-- Start of DOCUMENT TEXT --

Power generation companies (Gencos) in Nigeria have signified their intention to declare force majeure on their operations, saying they were being unfairly treated by the Nigerian Bulk Electricity Trading Company Plc (NBET).
The Gencos said in a statement that they would be forced to return the power generation plants to the federal government and relieve their investors of the obligation of generating electricity for Nigeria because NBET was making it difficult for them to operate.
Joy Ogaji, the executive secretary of the trade association of the Gencos– the Association of Power Generation Companies (APGC), said the NBET was making demands on the Gencos which she claimed were unfair.
Ogaji, said the NBET claimed the Gencos were not making pro-rata payments to their gas suppliers and in that regards decided to pay the gas suppliers by itself but with a 0.75 percent administrative charge.
According to Ogaji, the development would impact the operations of the Gencos negatively as they would have no funds to run their plants.
“The NBET on September 13, 2019 issued a letter to individual thermal Gencos directing them to obtain, as a matter of urgency, their respective board approvals or resolutions, bequeathing responsibility for payment of gas and transportation to the respective supply companies for an administrative charge of 0.75 percent.
“The letter gave each Genco three working days ultimatum to respond with the board resolution or face non-payment of energy invoices,” said Ogaji.
She also said the Gencos were contesting the decision because the NBET did not have the approval of the Nigerian Electricity Regulatory Commission (NERC) to make such decisions.

-- End of DOCUMENT TEXT --
-- Start of DATA EXCERPTS --

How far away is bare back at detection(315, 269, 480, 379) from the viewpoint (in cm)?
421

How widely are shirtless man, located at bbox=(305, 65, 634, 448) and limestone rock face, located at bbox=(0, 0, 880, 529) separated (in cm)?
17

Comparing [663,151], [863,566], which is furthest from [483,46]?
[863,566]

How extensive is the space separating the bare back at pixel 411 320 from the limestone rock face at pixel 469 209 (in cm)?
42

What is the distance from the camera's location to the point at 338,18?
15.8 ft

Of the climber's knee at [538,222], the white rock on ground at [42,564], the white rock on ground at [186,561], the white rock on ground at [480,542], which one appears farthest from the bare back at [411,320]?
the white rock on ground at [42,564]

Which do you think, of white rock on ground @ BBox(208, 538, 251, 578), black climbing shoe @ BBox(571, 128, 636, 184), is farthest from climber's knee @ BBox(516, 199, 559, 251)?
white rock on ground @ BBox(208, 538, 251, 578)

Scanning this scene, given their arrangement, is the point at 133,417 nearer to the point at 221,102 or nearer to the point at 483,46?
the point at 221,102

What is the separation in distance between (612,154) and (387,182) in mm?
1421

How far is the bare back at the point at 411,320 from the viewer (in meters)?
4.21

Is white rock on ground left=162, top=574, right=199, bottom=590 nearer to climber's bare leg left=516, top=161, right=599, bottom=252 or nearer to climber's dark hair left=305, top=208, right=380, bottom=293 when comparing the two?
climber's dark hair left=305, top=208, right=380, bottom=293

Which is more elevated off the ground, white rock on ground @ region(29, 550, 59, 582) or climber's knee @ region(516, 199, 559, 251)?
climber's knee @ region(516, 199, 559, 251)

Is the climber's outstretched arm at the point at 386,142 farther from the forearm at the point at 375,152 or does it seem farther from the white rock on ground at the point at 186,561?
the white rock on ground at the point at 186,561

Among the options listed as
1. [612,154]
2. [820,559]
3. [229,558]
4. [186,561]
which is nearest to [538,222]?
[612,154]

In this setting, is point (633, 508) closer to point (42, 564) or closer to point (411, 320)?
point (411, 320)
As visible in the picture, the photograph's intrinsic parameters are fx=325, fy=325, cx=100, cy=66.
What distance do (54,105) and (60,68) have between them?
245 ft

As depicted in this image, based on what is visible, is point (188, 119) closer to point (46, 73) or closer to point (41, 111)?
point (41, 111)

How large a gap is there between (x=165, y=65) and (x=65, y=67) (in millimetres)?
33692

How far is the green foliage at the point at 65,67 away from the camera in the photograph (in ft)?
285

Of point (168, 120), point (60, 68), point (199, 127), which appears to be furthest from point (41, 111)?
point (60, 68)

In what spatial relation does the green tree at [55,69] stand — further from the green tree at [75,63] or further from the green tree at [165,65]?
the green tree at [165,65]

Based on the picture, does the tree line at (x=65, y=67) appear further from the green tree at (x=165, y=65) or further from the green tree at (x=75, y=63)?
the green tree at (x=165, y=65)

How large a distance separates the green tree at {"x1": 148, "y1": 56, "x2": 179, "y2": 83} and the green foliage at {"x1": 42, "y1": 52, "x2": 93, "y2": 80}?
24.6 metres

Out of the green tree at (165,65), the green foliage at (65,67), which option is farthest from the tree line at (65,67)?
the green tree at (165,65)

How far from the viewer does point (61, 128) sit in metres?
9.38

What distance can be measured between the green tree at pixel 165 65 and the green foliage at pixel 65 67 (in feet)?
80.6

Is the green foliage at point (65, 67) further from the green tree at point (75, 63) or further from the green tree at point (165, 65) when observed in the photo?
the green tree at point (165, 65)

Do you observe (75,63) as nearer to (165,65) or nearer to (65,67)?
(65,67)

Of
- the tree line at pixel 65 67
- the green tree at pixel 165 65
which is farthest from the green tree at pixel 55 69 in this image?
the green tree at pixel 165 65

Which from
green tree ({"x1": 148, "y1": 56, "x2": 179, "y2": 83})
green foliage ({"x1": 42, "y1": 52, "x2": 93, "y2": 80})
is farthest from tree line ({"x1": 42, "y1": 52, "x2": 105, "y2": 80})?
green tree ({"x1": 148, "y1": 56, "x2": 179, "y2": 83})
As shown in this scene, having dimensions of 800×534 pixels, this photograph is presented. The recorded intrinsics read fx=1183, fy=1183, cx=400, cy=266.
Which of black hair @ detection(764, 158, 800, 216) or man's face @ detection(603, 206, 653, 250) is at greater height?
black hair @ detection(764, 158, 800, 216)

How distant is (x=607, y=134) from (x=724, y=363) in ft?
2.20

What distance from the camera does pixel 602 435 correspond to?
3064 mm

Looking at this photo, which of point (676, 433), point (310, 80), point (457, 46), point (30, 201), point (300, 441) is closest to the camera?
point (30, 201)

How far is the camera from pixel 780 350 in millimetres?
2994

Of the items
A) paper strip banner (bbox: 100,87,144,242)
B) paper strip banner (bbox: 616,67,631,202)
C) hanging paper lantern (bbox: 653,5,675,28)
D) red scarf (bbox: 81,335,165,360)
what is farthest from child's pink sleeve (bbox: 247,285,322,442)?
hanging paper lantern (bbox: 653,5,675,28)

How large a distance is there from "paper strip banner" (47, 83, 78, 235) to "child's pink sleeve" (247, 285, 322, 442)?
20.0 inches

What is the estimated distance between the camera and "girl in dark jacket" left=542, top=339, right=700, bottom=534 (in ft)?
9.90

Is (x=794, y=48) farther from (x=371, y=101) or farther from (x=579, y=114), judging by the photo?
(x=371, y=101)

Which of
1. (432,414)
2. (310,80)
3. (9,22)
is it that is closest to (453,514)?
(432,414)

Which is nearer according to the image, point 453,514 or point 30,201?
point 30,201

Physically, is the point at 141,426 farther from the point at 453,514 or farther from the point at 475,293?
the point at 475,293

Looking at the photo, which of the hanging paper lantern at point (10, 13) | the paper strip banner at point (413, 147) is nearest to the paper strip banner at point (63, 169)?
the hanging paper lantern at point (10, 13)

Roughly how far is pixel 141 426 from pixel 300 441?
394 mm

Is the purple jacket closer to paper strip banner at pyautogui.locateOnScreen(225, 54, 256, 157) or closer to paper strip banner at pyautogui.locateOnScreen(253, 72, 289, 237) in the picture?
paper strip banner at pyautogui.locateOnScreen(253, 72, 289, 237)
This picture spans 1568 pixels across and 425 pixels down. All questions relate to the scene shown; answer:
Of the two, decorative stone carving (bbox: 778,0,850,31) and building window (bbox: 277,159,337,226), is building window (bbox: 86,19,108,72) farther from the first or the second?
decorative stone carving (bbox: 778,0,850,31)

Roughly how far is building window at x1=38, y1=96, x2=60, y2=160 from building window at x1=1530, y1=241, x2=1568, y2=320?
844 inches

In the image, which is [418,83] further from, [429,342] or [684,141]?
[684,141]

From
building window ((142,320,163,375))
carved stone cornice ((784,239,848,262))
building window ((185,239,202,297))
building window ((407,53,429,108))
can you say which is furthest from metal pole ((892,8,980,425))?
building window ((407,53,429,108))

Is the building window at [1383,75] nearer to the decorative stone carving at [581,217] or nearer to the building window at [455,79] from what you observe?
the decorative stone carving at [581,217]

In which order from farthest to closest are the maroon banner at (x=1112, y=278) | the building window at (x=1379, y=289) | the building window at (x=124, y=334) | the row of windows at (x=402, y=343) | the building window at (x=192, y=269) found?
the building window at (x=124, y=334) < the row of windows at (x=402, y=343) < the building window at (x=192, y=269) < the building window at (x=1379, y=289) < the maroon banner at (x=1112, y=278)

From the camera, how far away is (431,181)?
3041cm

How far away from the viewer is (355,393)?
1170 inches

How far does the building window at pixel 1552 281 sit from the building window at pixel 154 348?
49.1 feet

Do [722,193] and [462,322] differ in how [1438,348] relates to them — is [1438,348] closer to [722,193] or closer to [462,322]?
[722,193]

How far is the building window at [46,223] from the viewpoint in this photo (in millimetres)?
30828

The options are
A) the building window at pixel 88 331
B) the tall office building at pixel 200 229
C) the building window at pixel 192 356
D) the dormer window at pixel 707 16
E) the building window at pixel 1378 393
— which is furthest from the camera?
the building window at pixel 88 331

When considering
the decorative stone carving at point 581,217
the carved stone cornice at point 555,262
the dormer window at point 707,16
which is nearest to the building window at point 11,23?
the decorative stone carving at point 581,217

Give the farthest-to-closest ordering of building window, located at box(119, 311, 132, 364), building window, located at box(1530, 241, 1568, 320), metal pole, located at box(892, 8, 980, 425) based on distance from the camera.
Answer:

-- End of DATA EXCERPTS --

= TASK REQUIREMENTS =
1. List every abbreviation that appears in parentheses in the article on Nigeria's power generation companies, each with the full name it stands for.
2. From the article on Nigeria's power generation companies, reproduce the passage that opens with the words containing "Joy Ogaji, the" and closes with "run their plants.", swapping "administrative charge" for "service fee" wherever it occurs.

= OUTPUTS =
1.
Gencos: Power generation companies
NBET: Nigerian Bulk Electricity Trading Company Plc
APGC: Association of Power Generation Companies
NERC: Nigerian Electricity Regulatory Commission

2.
Joy Ogaji, the executive secretary of the trade association of the Gencos– the Association of Power Generation Companies (APGC), said the NBET was making demands on the Gencos which she claimed were unfair.
Ogaji, said the NBET claimed the Gencos were not making pro-rata payments to their gas suppliers and in that regards decided to pay the gas suppliers by itself but with a 0.75 percent service fee.
According to Ogaji, the development would impact the operations of the Gencos negatively as they would have no funds to run their plants.